Je lui tins la main jusqu’à ce que je ne sois plus à portée. Lorsque j’arrivais devant la porte, je me retournais, mais il était déjà partie. Je rentrais alors, découvrant se que je m’attendais à trouver … mon père furax et ma mère inquiète comme ce n’était pas permis. Décidemment, la soirée n’était pas finie …




- Est-ce que tu as seulement vus l’heure ?! Hurla mon père, le visage rouge.
- Quatre heures moins cinq du matin oui … répondis-je avec insolence.

J’étais assise au fond d’un fauteuil, ma mère sur celui d’en face, et mon père faisait, des allez retour devant la télé.

- Et Avec qui tu étais hein ?! Je peux le savoir ?!
- Seul … j’avais envie de trainer … pour mes seize ans, j’ai bien le droit, non ?
- Et si tu t’étais fais attaquer ? me lança ma mère avec inquiétude.

Je me contentais de lui lançais un regard béat accompagné d’une grimace d’une niaiserie sans précédent. Qu’ils y viennent, ceux qui voulaient m’agresser, ils ne seraient pas déçus du voyage …

- Elle était avec le type en noir ! lança une voix du haut de l’escalier.

Le cloporte ! L’infâme cafard ! Il nous avait espionnés depuis sa chambre ! Que dis-je ?! Depuis MA chambre ! Je lui lançais un regard remplie de haine, ne pouvant faire plus pour le moment.

- J’les ai vus depuis la f’nêtre de la chambre !

Mon père me lança un regard furibond, comme s’il n’en revenait pas.

- Et des mensonges en plus ! J’exige de la sincérité de t …
- Tu exige ?! De la sincérité ?! le coupais-je brutalement.

Je fus prise d’un rire hystérique ! Je n’en revenais pas ! Il exigeait de la sincérité de ma part ?!

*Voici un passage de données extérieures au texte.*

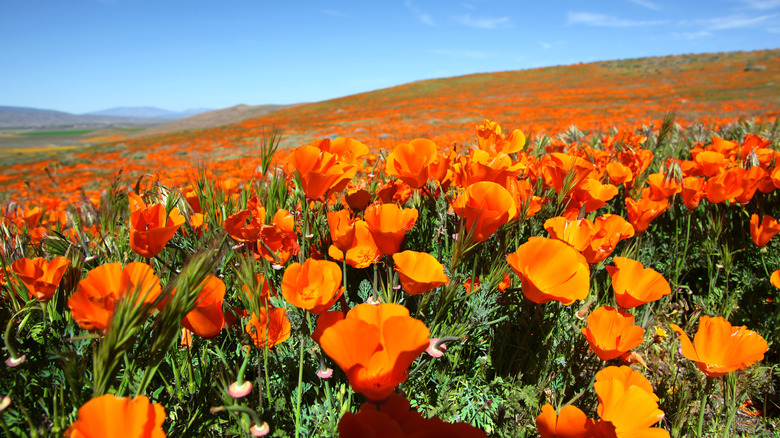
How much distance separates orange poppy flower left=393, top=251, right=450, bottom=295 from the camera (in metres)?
0.82

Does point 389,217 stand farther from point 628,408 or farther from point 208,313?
point 628,408

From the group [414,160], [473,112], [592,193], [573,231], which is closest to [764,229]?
[592,193]

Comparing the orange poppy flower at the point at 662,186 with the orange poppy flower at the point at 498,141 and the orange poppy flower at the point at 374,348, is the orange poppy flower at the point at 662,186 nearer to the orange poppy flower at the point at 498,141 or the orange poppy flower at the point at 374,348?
the orange poppy flower at the point at 498,141

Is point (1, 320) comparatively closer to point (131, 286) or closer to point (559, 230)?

- On peut savoir ce qui te met subitement de si bonne humeur ?!
- Parce que tu crois être en position pour me demander de la sincérité ?!
- Oui !! Je … !!
- Tu rien du tout, le coupais-je de nouveau, commence par être sincère avec moi ! Qui suis-je ?! Qu’est-ce que je suis réellement ?! Et vous ?! Qui êtes vous en réalité ?! Hein ?! Je peux le savoir ?! Non mais vas-y, repris-je qu’il voulait parler, soit donc sincère ! Je t’en pris ! Montre moi à qu’elle point tu es honnête avec ta fille ! À juger que c’est ce que je suis vraiment !!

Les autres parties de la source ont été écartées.